Sólo que para conseguir esto haría falta, para empezar, terminar con el mal hábito de las coediciones.  Las coediciones entre casas universitarias y grandes editoriales comerciales le venden a los autores el espejuelo de que sus libros circularán como los que publican las casas comerciales, pero es usualmente una promesa vana: si las casas editoriales comerciales pensaran que los libros universitarios se fueran a vender a granel, los contratarían y se evitarían compartir regalías. Lo cierto es que las casas comerciales saben perfectamente que los libros que publican en coedición venderán poco, pero acceden a ellas porque las universidades se las compran de antemano, a cambio de la promesa de conseguir una mejor distribución.

El costo de esta distribución superior —que, dado el desastre de la distribución de las casas universitarias en México, es real— resulta ser, al final, bien elevado, porque las coediciones desdibujan el papel fundamental que debe tener el sello, que es servir de guía y de garantía para el lector. Así, la coedición desdibuja el perfil de los sellos editoriales, no sólo de las casas universitarias, sino también de las casas comerciales, que deben tomar medidas para diferenciar sus propios productos del de las coediciones (por ejemplo, evitando colocar las coediciones en las mesas de novedades de Gandhi, o usando sus periódicos y revistas sólo para publicitar las obras propiamente comerciales).
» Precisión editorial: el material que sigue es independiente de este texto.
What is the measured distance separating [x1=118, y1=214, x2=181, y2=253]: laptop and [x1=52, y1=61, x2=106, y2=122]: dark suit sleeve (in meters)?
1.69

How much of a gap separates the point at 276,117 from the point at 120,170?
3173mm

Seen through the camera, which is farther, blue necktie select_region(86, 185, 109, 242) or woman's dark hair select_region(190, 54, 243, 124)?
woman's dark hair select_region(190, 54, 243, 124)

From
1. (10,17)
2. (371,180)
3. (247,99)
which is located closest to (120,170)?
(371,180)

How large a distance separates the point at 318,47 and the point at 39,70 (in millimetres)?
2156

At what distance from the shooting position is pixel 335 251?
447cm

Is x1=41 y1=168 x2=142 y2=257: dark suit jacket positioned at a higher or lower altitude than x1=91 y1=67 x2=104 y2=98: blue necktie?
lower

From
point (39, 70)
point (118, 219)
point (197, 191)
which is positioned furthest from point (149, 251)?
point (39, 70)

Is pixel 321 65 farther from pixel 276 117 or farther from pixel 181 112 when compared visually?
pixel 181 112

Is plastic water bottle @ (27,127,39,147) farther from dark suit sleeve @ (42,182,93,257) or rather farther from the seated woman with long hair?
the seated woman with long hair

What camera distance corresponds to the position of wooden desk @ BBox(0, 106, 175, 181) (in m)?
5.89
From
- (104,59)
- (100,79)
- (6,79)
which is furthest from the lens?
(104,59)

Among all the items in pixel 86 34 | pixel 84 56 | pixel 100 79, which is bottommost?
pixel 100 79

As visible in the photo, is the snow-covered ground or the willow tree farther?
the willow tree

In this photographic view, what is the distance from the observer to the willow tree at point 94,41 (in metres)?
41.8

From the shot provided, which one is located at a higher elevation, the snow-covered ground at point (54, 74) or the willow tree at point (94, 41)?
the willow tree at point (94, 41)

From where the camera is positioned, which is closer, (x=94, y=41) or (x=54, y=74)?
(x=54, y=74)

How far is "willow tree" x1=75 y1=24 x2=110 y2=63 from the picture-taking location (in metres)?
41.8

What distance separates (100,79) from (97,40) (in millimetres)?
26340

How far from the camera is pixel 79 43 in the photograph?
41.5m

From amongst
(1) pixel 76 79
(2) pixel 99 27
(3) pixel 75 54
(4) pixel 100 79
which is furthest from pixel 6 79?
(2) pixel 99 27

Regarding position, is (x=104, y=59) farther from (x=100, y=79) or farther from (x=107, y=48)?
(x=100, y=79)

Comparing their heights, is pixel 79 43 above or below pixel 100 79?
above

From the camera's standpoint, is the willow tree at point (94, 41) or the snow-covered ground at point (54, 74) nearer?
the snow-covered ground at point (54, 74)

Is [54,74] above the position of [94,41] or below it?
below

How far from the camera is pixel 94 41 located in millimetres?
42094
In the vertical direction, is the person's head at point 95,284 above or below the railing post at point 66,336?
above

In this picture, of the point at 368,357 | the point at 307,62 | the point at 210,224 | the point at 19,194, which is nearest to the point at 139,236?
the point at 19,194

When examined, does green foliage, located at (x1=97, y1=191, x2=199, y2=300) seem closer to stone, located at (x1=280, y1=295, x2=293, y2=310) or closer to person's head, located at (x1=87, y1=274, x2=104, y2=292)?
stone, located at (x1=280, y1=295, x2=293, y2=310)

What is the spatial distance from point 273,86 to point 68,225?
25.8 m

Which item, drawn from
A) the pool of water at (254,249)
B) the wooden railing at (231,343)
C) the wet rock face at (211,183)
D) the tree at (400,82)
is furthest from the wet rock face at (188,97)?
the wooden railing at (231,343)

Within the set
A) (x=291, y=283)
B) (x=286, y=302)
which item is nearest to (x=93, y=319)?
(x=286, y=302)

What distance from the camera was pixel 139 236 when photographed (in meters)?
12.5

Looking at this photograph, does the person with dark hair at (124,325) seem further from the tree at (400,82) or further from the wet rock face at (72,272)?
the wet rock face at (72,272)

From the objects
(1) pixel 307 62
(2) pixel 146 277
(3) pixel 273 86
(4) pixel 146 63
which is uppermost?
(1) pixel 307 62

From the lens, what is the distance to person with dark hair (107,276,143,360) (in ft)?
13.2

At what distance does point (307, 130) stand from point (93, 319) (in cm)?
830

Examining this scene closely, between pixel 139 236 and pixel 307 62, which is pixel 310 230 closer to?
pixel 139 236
Un giro en contra de las coediciones tendría que suplementarse con un compromiso altamente selectivo por parte de las editoriales universitarias, para así poder pelear por el nicho que ha sido abandonado por la industria editorial y del espectáculo: el de los lectores habituales, que son, recordemos, los lectores más conocedores y más exigentes. Para esto las editoriales universitarias tendrían que adoptar una política inflexible en contra de publicar textos sin mayor chiste, y comprometerse con un papel responsable que actualmente no asumen, que consiste en guiar a sus lectores a obras que los alimenten, aunque sea en ediciones pequeñísimas.

La edición en español necesita volver a crear espacios de genuino prestigio. Para conseguir esta meta requiere editoriales que estén dispuestas a perder dinero a cambio de cumplir esta misión. Las únicas casas que están en esta situación, hoy, son las editoriales universitarias. Sólo que para desempeñar ese papel tendrán que abandonar el mal hábito de las coediciones, y hacerse del valor de rechazar textos faltos de interés, aunque provengan de la pluma de sus propios investigadores.

 

Claudio Lomnitz
Profesor de antropología de la Universidad de Columbia. Es autor de La nación desdibujada. México en trece ensayos y El regreso del camarada Ricardo Flores Magón, entre otros libros.